Vendedoras de pão-de-ló, Debret
Acima de tudo, era um flaneur. Percorria, atento e deslumbrado, calçadas e cascatas, matas e morros, o cais e caminhos que dali partiam. Não dava um passo sem o bloco no qual rabiscava esboços minuciosos que, a seguir, no silêncio laborioso de seu ateliê, transformava em quadros e pranchas. Sem as cerca de duzentas gravuras que Jean-Baptiste Debret realizou do Rio de Janeiro, de São Paulo, do Paraná, de Santa Catarina e do Rio Grande do Sul - seus nobres e seus escravos, seus costumes e seus animais, suas ruas e suas casas -, é difícil supor que imagem faríamos do Brasil de 1820. [...] Debret registrou os avanços e as mazelas, os horrores e as maravilhas, a rudeza e os encantos do país com o rigor de um historiador e a finesse de um artista inspirado. [...]

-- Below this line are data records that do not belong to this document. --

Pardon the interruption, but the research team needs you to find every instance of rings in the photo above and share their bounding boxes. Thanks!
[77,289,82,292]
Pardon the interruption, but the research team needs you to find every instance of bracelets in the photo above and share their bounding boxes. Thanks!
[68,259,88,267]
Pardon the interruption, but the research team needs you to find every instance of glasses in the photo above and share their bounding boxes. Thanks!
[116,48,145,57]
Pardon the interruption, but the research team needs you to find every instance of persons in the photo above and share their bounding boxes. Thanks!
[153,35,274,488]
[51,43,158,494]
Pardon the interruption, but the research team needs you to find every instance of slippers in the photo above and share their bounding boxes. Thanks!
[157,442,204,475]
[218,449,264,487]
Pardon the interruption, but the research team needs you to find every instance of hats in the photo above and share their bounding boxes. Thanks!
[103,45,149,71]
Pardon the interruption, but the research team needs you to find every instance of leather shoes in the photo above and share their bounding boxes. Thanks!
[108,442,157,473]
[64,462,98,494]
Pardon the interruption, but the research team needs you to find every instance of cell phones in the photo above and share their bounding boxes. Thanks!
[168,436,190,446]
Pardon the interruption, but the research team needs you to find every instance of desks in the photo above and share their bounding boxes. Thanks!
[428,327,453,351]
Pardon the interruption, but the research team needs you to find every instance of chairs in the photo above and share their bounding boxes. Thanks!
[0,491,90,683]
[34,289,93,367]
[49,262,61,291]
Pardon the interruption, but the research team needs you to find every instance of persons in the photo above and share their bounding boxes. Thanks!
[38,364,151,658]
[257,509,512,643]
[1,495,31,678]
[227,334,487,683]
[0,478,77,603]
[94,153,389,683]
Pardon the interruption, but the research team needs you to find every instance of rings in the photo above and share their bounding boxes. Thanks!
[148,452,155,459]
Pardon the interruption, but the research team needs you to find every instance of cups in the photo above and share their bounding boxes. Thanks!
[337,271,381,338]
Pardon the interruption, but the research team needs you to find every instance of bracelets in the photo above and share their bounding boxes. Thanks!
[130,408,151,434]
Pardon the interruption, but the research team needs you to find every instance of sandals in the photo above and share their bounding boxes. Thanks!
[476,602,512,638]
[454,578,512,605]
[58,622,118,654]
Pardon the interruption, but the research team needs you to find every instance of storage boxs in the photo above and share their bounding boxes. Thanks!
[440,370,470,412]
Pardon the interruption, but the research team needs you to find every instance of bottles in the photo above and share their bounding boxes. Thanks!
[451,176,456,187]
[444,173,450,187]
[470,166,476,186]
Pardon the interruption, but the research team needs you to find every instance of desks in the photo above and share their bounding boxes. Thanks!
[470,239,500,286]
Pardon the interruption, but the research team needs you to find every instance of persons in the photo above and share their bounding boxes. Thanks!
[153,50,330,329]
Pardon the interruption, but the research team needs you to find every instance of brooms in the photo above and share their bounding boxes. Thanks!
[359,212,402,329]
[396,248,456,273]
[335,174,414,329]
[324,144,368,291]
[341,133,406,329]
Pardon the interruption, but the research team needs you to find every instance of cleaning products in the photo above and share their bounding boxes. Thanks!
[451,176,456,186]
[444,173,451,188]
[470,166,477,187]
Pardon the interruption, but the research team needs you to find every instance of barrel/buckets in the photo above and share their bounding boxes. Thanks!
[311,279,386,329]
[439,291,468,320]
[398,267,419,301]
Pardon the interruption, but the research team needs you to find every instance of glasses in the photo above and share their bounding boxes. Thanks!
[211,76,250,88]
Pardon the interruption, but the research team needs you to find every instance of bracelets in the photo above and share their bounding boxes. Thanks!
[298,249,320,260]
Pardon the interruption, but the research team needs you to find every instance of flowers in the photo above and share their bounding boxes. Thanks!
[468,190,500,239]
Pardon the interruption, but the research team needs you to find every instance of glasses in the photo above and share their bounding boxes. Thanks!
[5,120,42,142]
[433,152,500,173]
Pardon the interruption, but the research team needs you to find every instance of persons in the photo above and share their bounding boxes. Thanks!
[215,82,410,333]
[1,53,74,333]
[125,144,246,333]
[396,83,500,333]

Jean-Baptiste Debret nasceu em Paris em 18 de abril de 1768, filho de funcionário público graduado e primo do pintor Jacques-Louis David, seu primeiro mestre. Em 1789, ao eclodir a Revolução Francesa, teve de abandonar a Escola de Belas-Artes. Formou-se, então, engenheiro na Escola Politécnica. Voltou a pintar em 1789, e foi premiado no Salão de Paris com obras sobre as campanhas de Napoleão, de quem era admirador. Em 1814, a derrota do imperador não abalou Debret apenas moralmente: acabou com sua carreira na França, além de surpreendê-lo num momento de crise financeira. Foi, portanto, com alívio e alegria que recebeu o convite de Lebreton para juntar-se à missão francesa que viria para o Brasil. Só não podia imaginar que permaneceria por quinze anos no Novo Mundo.
Ao longo da década e meia durante a qual esteve no Brasil, Jean-Baptiste Debret jamais obteve as condições ideais para a realização de seu trabalho. Ainda assim, deixou uma obra monumental que, um século e meio após sua publicação, ainda se impõe na iconografia brasileira. Ao desembarcar no Rio, em março de 1816, Debret já se envolvera em polêmicas internas que abalavam a Missão Artística Francesa. Mas o ambiente com o qual se deparou transformaria aquelas meras discussões acadêmicas em mexericos de comadres. Embora tenha sido nomeado pintor da Casa Imperial e tenha ajudado a decorar o Rio para a festa de aclamação de D. João VI [...], Debret esbarrou na muralha da ignorância e inveja erguida por artistas e políticos locais. Decidido a não voltar para a França, alugou uma casa no Catumbi e passou a viver de aulas particulares. Conseguiu fazer alguns retratos da família real, mas os "nobres" cariocas, acostumados a viver em casas de paredes nuas, jamais lhe encomendaram um só quadro. Debret tinha, assim, tempo de sobra para flanar pelo Rio, que se transformava rapidamente.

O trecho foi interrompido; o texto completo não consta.